I lost my job on Valentine’s Day. After mulling things over for a week or so, a plan of sorts fell into place. I sold my old house. The movers will be here in a couple of days and by the end of this week I'll be living with friends. But, it really isn’t as dire as it sounds!
Next month I will head out on an extended road trip. It’s been over 5 years since my last vacation and I can’t wait to hit the road. I have no idea at all how long I will be gone. I'll be heading west (via Amarillo) to Santa Fe and Taos. From there I’m thinking of Mesa Verde, Four Corners, Bryce Canyon, Zion National Park, The Grand Canyon, Flagstaff, Petrified Forest and Phoenix before landing in San Diego. There’s so much to see in this country!
Once I’m in California, I’ll explore the southern coast and spend a bit of time in L.A. where I have family. Then I will head north to Santa Cruz and Capitola, two places I visited and loved years ago. I’m planning on exploring the entire coast right up to Canada.
I doubt I will be cooking much unless I rent something with a kitchenette for a week or so here and there. I do plan to continue blogging because I imagine I will come across some pretty amazing meals.
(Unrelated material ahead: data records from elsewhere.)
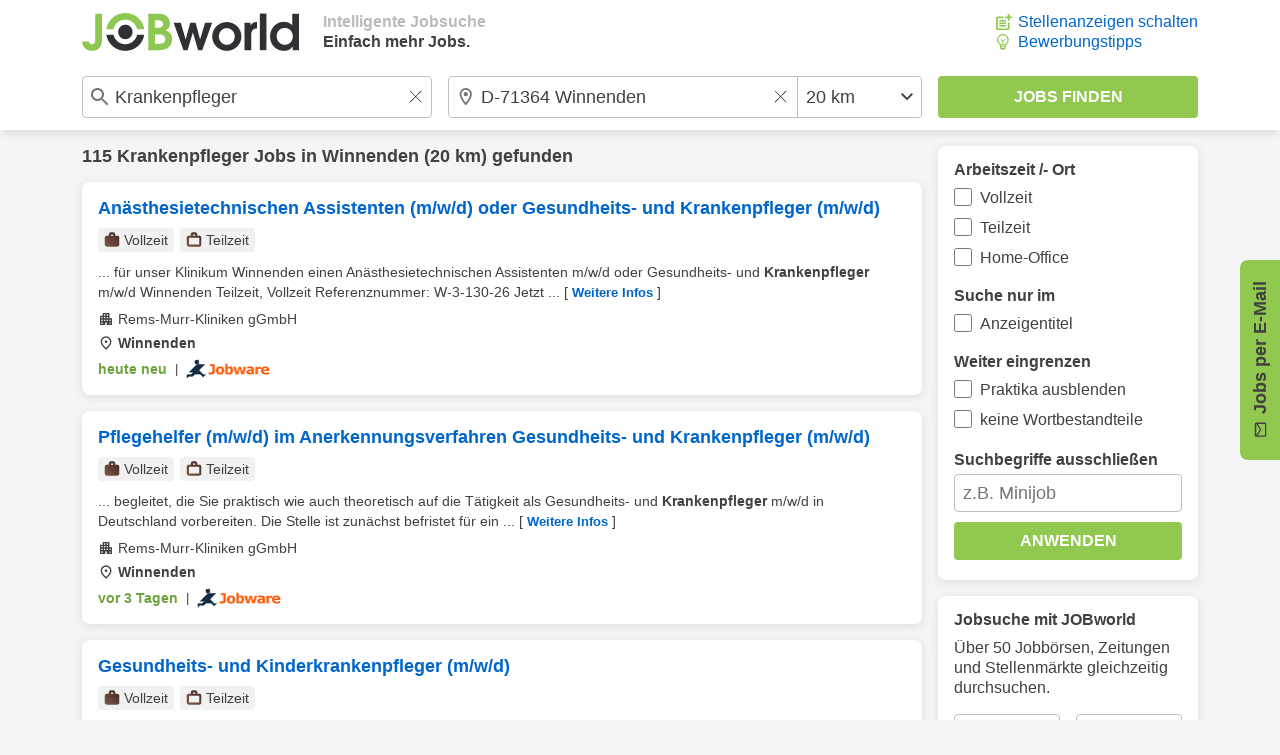

--- FILE ---
content_type: image/svg+xml
request_url: https://www.jobworld.de/bilder/icons/ticket-green.svg
body_size: 3252
content:
<?xml version="1.0" encoding="UTF-8" standalone="no"?>
<!DOCTYPE svg PUBLIC "-//W3C//DTD SVG 1.1//EN" "http://www.w3.org/Graphics/SVG/1.1/DTD/svg11.dtd">
<svg width="100%" height="100%" viewBox="0 0 24 24" version="1.1" xmlns="http://www.w3.org/2000/svg" xmlns:xlink="http://www.w3.org/1999/xlink" xml:space="preserve" xmlns:serif="http://www.serif.com/" style="fill-rule:evenodd;clip-rule:evenodd;stroke-linejoin:round;stroke-miterlimit:2;">
    <g transform="matrix(0.025,0,0,0.025,0,24)">
        <path d="M360,-292L600,-292L600,-332L560,-352C582,-352 600.833,-359.833 616.5,-375.5C632.167,-391.167 640,-410 640,-432L640,-588C640,-616.667 627.667,-637.167 603,-649.5C578.333,-661.833 537.333,-668 480,-668C424.667,-668 384.167,-661.667 358.5,-649C332.833,-636.333 320,-616 320,-588L320,-432C320,-410 327.833,-391.167 343.5,-375.5C359.167,-359.833 378,-352 400,-352L360,-332L360,-292ZM420,-402C411.333,-402 404.167,-404.833 398.5,-410.5C392.833,-416.167 390,-423.333 390,-432C390,-440.667 392.833,-447.833 398.5,-453.5C404.167,-459.167 411.333,-462 420,-462C428.667,-462 435.833,-459.167 441.5,-453.5C447.167,-447.833 450,-440.667 450,-432C450,-423.333 447.167,-416.167 441.5,-410.5C435.833,-404.833 428.667,-402 420,-402ZM540,-402C531.333,-402 524.167,-404.833 518.5,-410.5C512.833,-416.167 510,-423.333 510,-432C510,-440.667 512.833,-447.833 518.5,-453.5C524.167,-459.167 531.333,-462 540,-462C548.667,-462 555.833,-459.167 561.5,-453.5C567.167,-447.833 570,-440.667 570,-432C570,-423.333 567.167,-416.167 561.5,-410.5C555.833,-404.833 548.667,-402 540,-402ZM400,-502L400,-578L560,-578L560,-502L400,-502ZM172,-126C136.667,-126 106.833,-138.167 82.5,-162.5C58.167,-186.833 46,-216.667 46,-252L46,-392.55C46,-400.183 48.24,-406.52 52.72,-411.56C57.2,-416.593 62.96,-419.74 70,-421C85.333,-425 98.5,-432.167 109.5,-442.5C120.5,-452.833 126,-465.5 126,-480.5C126,-495.5 120.5,-508.167 109.5,-518.5C98.5,-528.833 85.333,-535.667 70,-539C62.96,-540.287 57.2,-543.507 52.72,-548.66C48.24,-553.807 46,-559.92 46,-567L46,-708C46,-743.333 58.167,-773.167 82.5,-797.5C106.833,-821.833 136.667,-834 172,-834L788,-834C823.333,-834 853.167,-821.833 877.5,-797.5C901.833,-773.167 914,-743.333 914,-708L914,-566C914,-558.667 911.76,-552.63 907.28,-547.89C902.8,-543.15 897.04,-540.187 890,-539C874.667,-535.667 861.5,-528.833 850.5,-518.5C839.5,-508.167 834,-495.5 834,-480.5C834,-465.5 839.5,-452.833 850.5,-442.5C861.5,-432.167 874.667,-425 890,-421C897.04,-419.813 902.8,-416.85 907.28,-412.11C911.76,-407.37 914,-401.333 914,-394L914,-252C914,-216.667 901.833,-186.833 877.5,-162.5C853.167,-138.167 823.333,-126 788,-126L172,-126ZM172,-252L788,-252L788,-337C764,-352.333 744.667,-372.627 730,-397.88C715.333,-423.127 708,-450.627 708,-480.38C708,-510.127 715.333,-537.5 730,-562.5C744.667,-587.5 764,-607.667 788,-623L788,-708L172,-708L172,-623C197.333,-607.667 217,-587.45 231,-562.35C245,-537.25 252,-509.917 252,-480.35C252,-450.783 245,-423.333 231,-398C217,-372.667 197.333,-352.333 172,-337L172,-252Z" style="fill:url(#_Linear1);fill-rule:nonzero;"/>
    </g>
    <defs>
        <linearGradient id="_Linear1" x1="0" y1="0" x2="1" y2="0" gradientUnits="userSpaceOnUse" gradientTransform="matrix(960,-960,960,960,0,0)"><stop offset="0" style="stop-color:rgb(0,102,204);stop-opacity:1"/><stop offset="1" style="stop-color:rgb(145,200,80);stop-opacity:1"/></linearGradient>
    </defs>
</svg>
In any case, my cupboards are almost bare. For lunch today I managed to scrape together a really simple tuna salad. I used 3 ingredients, well 4 if you count the black pepper, lol.
I bound the salad together with mayonnaise because that’s all I had. You can lighten this up by replacing half or all of the mayo with plain yogurt or light sour cream, if you prefer.
2-3 tbsp dill pickles, finely diced
1-2 tbsp mayonnaise
5oz chunk light tuna packed in water and drained
a few grinds of black pepper, to taste
Place everything into a small bowl and combine until thoroughly mixed.